WSKAZANIA Z HAMOWNI SĄ WIARYGODNE
Wyniki z hamowni okazały się bardzo wiarygodne. Dokonaliśmy kilku prób, m.in. na niemal 30 letnim Massey Fergusonie 255, któremu z fabrycznych 48 KM zostało już tylko 37 KM. W badaniu wziął również udział Zetorze 4911 o nominalnej mocy 45 KM, który osiągnął wynik 43 KM (kilka lat temu miał przeprowadzony remont silnika). 119 KM mocy hamownia wykazała w 20 letnim Massey Fergusonie 3085, ale z wymienionym na mocniejszy silnikiem z turbosprężarką (według producenta silnik powinien rozwijać moc 118 KM). Pozytywnie zaskoczył nas też nowy New Holland T4030, który przekroczył fabryczną moc o 3 KM, uzyskując 78 KM. Jednak najwyższą nadwyżką z badanych ciągników mógł pochwalić się Belarus 1025.3, który wykazał moc aż 119 KM (fabryczne dane mówią o 110 KM).

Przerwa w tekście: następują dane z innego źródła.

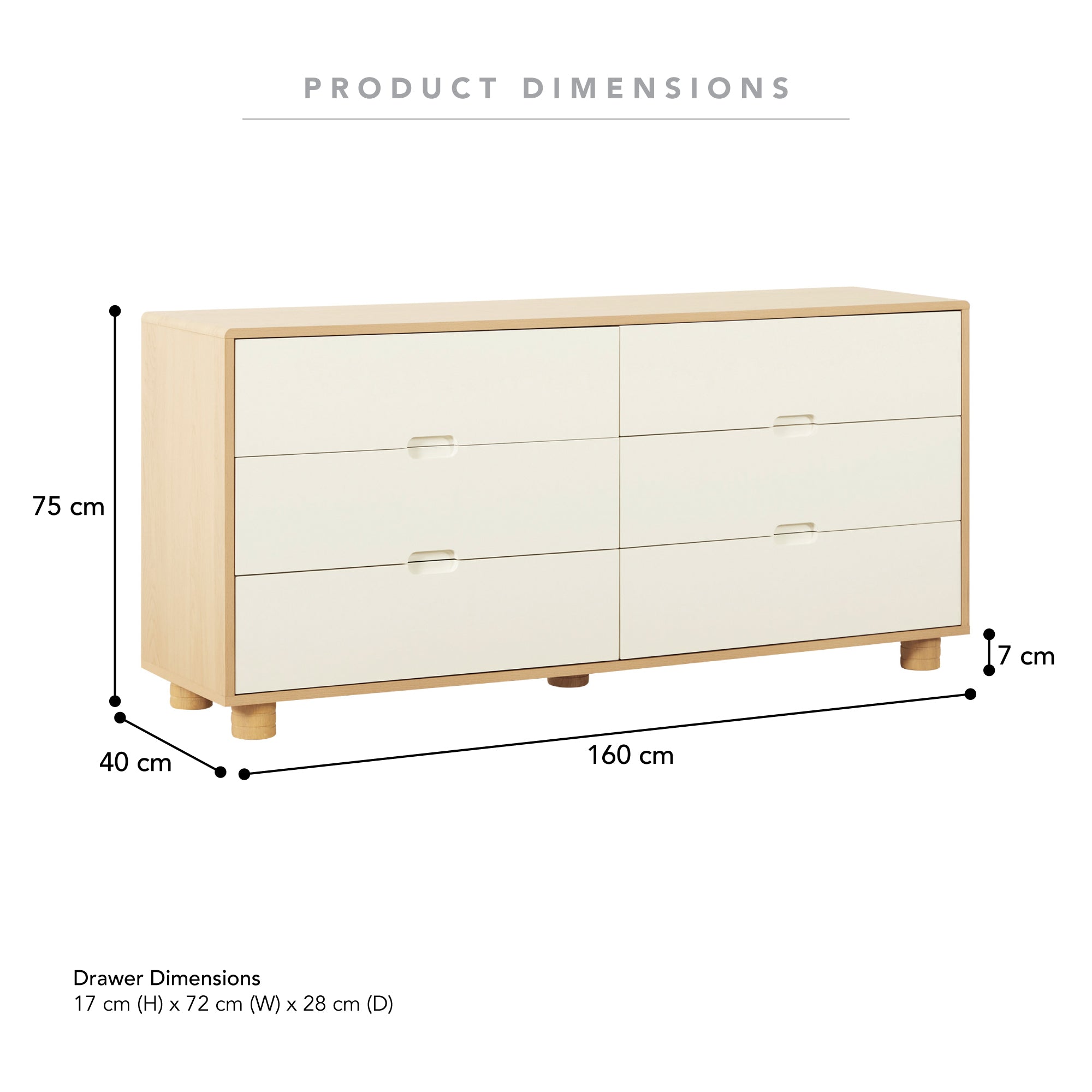 furniture, mirror, and home decor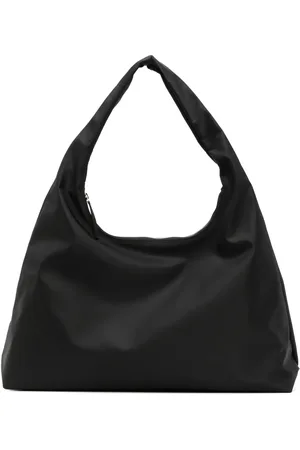 JNBY Bolso de hombro Daily Style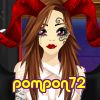 pompon72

Wróćmy jednak do głównego bohatera. Farmer F4 po zwiększeniu mocy nieco ożywił się w dolnym zakresie, ale największą różnicę czuć przy obrotach powyżej 1 900 obr./min. Nie rozwiązało to jego początkowych problemów z brakiem elastyczności na niskich obrotach, ale znacznie lepiej ciągnik sprawuje się m.in. w transporcie. Niestety, przy takich zadaniach zużycie paliwa pozostało na niezmienionym poziomie. Dużym ograniczeniem jest także mała liczba przełożeń skrzyni biegów (tylko 8 biegów).